Monday, June 8, 2020

ART CHANGING ARCHITECTURE: It Goes Back Centuries

The evocative etchings of
Giovanni Battista Piraneesi (1720-1778), with their
moody representation of Roman ruins, influenced the rise
of the architectural style known as Romantic Classicism.
A few years years back, a housing tract inspired by the late mass artist Thomas Kinkade’s bucolic townscapes and happy-happy cottages opened near Vallejo, California. Many people found this idea amusing, if not horrifying. But while there’s much that can be said of Kinkade’s trademark painting style--none of which I’ll say here--there’s nothing new about architecture being influenced by art. It’s been happening for centuries.  

During the 1600s, for instance, the dynamic forms, layering of space, and dramatic use of light found in Baroque painting enormously influenced concurrent Baroque architecture.  In the middle of the next century, the Italian G. B. Piranesi’s engravings of ancient Rome foreshadowed the rise of Romantic Classicism, an architectural style whose austere, sharply-drawn classical forms went on to dominate the 1800s.  

The work of Claude Lorrain (this is "Landscape with Nymph
and Satyr Dancing," circa 1646) helped inspire the English
Picturesque movement in landscape design and architecture,
though not until a century had passed.
Piranesi’s Carceri, a volume of engravings containing eerily atmospheric depictions of imaginary ruins, was especially influential to a branch of Romantic Classicism known as the Sublime.  Set in motion in the late 1700s by the otherworldly designs of the Frenchmen C.-N. Ledoux and and L.-E. Boullee--many never built, some perhaps not even buildable--architects of the Sublime school used stark geometric forms raised to colossal scale to evoke feelings of awe bordering on apprehension.  

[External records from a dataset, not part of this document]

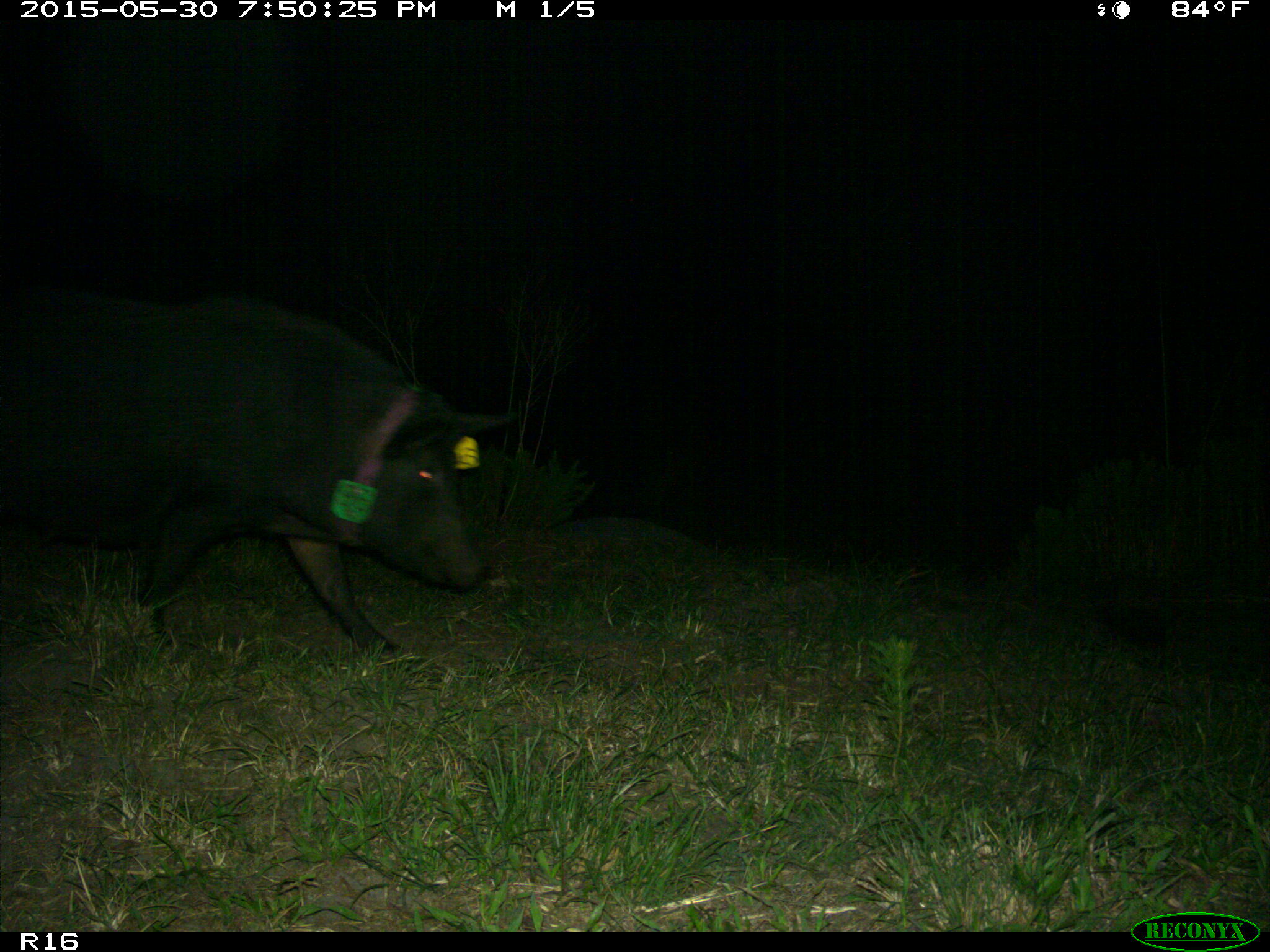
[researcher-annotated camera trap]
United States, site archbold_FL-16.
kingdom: Animalia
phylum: Chordata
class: Mammalia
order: Artiodactyla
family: Suidae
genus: Sus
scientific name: Sus scrofa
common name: wild boar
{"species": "Sus scrofa (wild boar)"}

The Italian Futurist Fortunato Depero representing
"Ships and Tunnels", (1930). The Futuists helped steer
architecture away from mimicking the past and into the
forward-looking Art Deco and Moderne eras of the 1930s.
Meanwhile, a romantic style of landscape painting gave rise to architecture’s Picturesque movement, whose work aimed to capture the rustic charm of naturalistic art in three dimensions.  An early Picturesque landmark of 1744, the English garden of Stourhead, was in fact literally based on a landscape painting by Claude Lorrain done a century earlier.  Later Picturesque works in England, such as the thatch-roofed peasant cottages conjured up by royal architect John Nash in 1811, continued to exploit the romance of Picturesque art--perhaps the closest historical parallel to those tract homes based on Kinkade’s work.

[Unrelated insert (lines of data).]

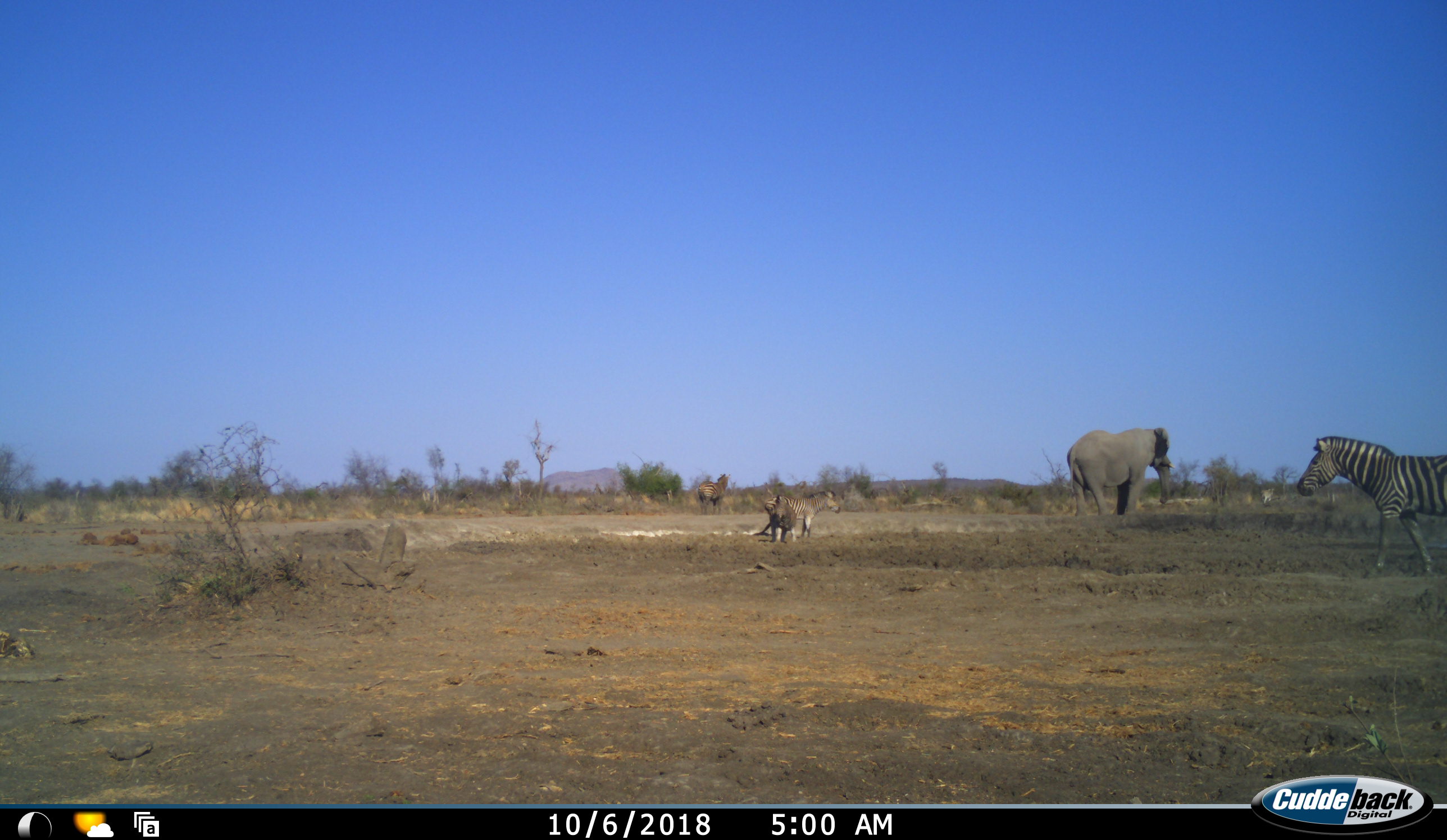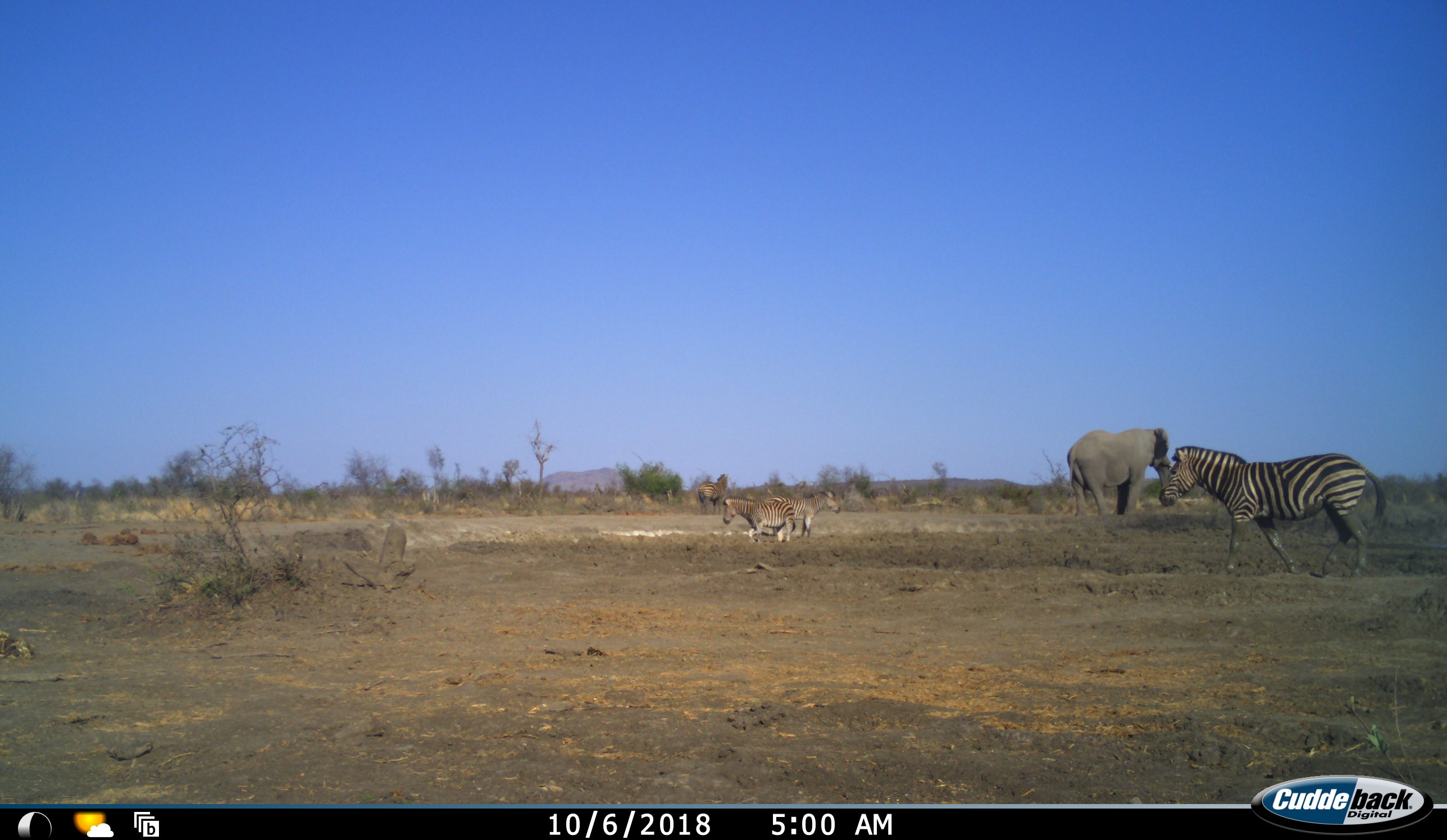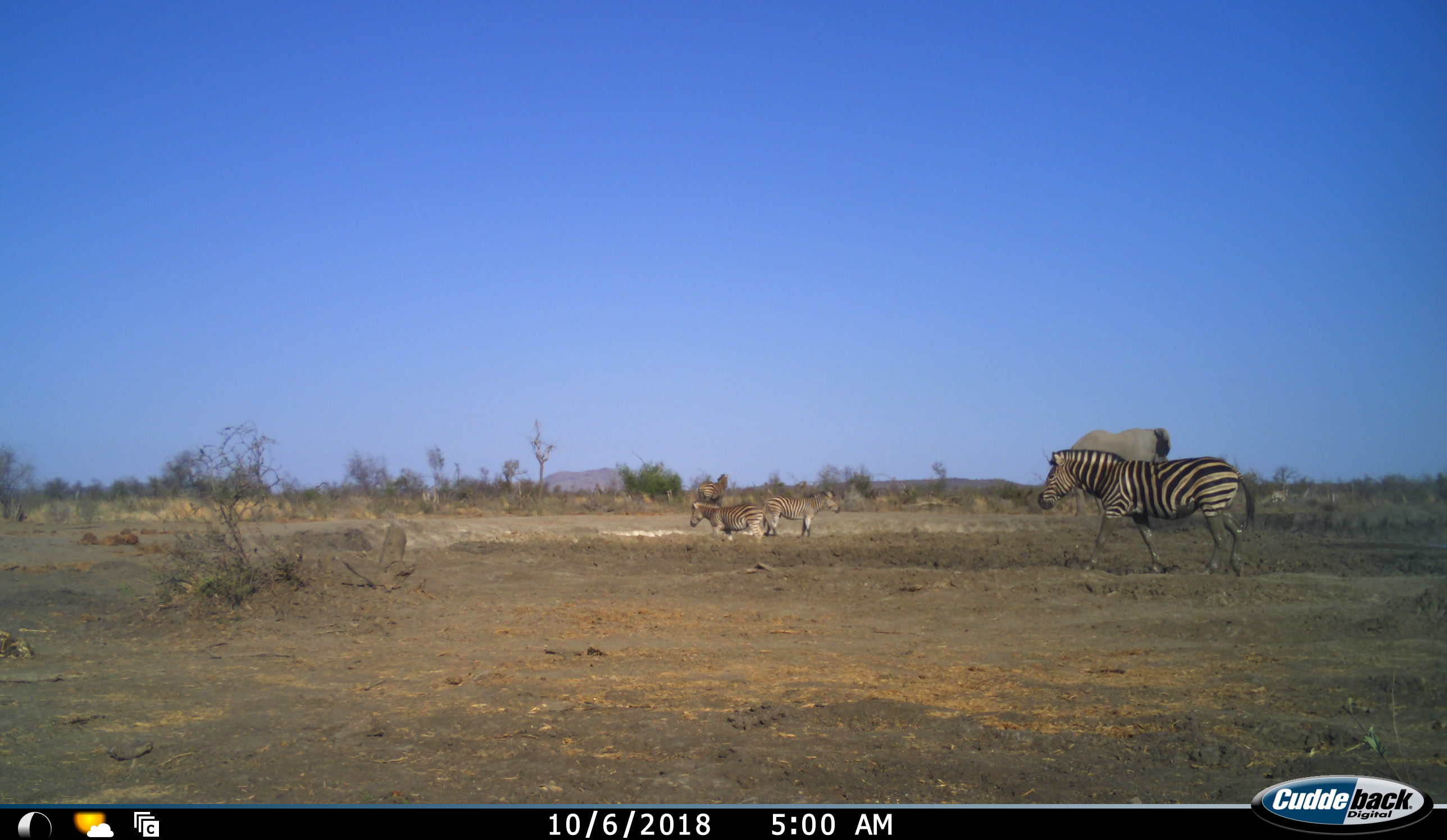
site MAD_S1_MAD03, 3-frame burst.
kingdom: Animalia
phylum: Chordata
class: Mammalia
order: Proboscidea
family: Elephantidae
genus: Loxodonta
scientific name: Loxodonta africana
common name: african bush elephant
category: elephant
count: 1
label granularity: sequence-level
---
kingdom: Animalia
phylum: Chordata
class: Mammalia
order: Perissodactyla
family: Equidae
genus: Equus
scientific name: Equus quagga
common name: plains zebra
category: zebraplains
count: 4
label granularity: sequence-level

Piet Mondrian: "Composition with Large Red Plane, Yellow,
Black, Gray and Blue" (1921). Such rectilinear geometry
profoundly influenced postwar Modern architecture.
While representational art might seem more likely to inspire architects, abstract art has had, if anything, a more powerful influence.  During the Teens, the work of the Futurists--an art movement that deified technology to an almost nauseating degree--was soon reflected in the architecture of the Russian Constructivists, whose startling mechanistic projects of the Twenties might have been widely influential had they not lost favor with Joseph Stalin soon afterward. 

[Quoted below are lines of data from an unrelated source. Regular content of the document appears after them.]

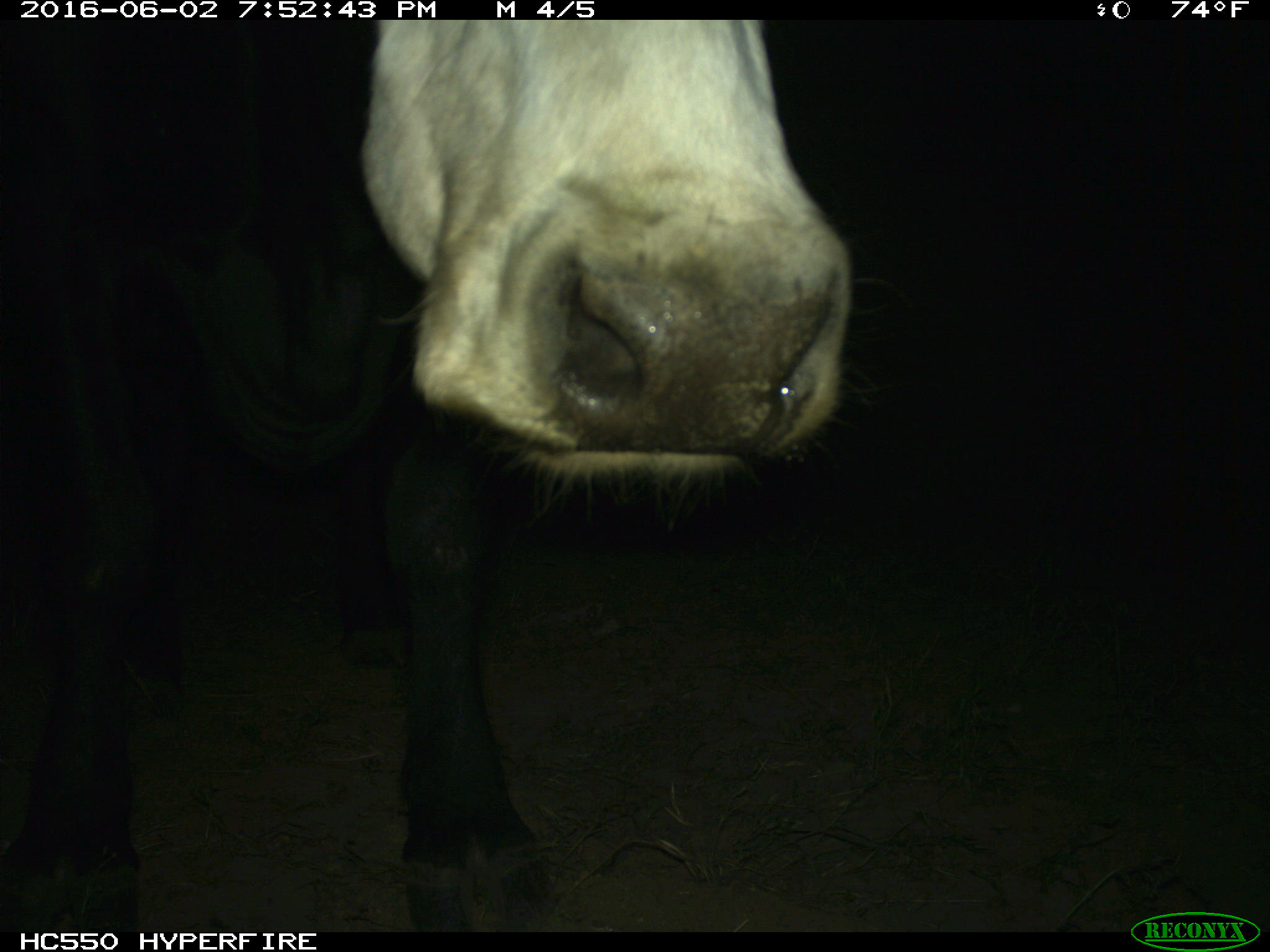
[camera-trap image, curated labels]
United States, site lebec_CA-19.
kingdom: Animalia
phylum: Chordata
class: Mammalia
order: Artiodactyla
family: Bovidae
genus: Bos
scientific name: Bos taurus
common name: domestic cow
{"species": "Bos taurus (domestic cow)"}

The Modernist architects Le Corbusier and Walter Gropius had close links with both Expressionism and with the Dutch movement known as de Stijl (Corbusier himself was a painter early in his career).  The rectilinear geometries of de Stijl artists such as Piet Mondrian and Theo van Doesburg profoundly influenced Modernist floor plans and elevations, many of which resembled abstract art in themselves.  

This year's Thomas Kinkade calendar: How will his work
affect architecture of the future? Or has it already?
Unlike most of the foregoing examples, of course, Kinkade hardly represents the artistic vanguard of his era.  Still, the fact that many laypersons--not to speak of critics--consider his work banal doesn’t mean Kinkade’s influence can be dismissed.  Norman Rockwell’s paintings were long considered to be sentimental dreck;  critics pointedly referred to Rockwell as an “illustrator”, refusing to dignify his work with the label of art.  Today, in the more generous light of retrospect, Rockwell is widely considered an American original.  

Whether you love it or hate it, Kinkade’s work seems to have the same sort of mainstream appeal that Rockwell’s art once did, and his status may someday be equally enhanced by time.  Whether this bodes a coming generation of candyland cottages, their windows all aglow, we can only imagine.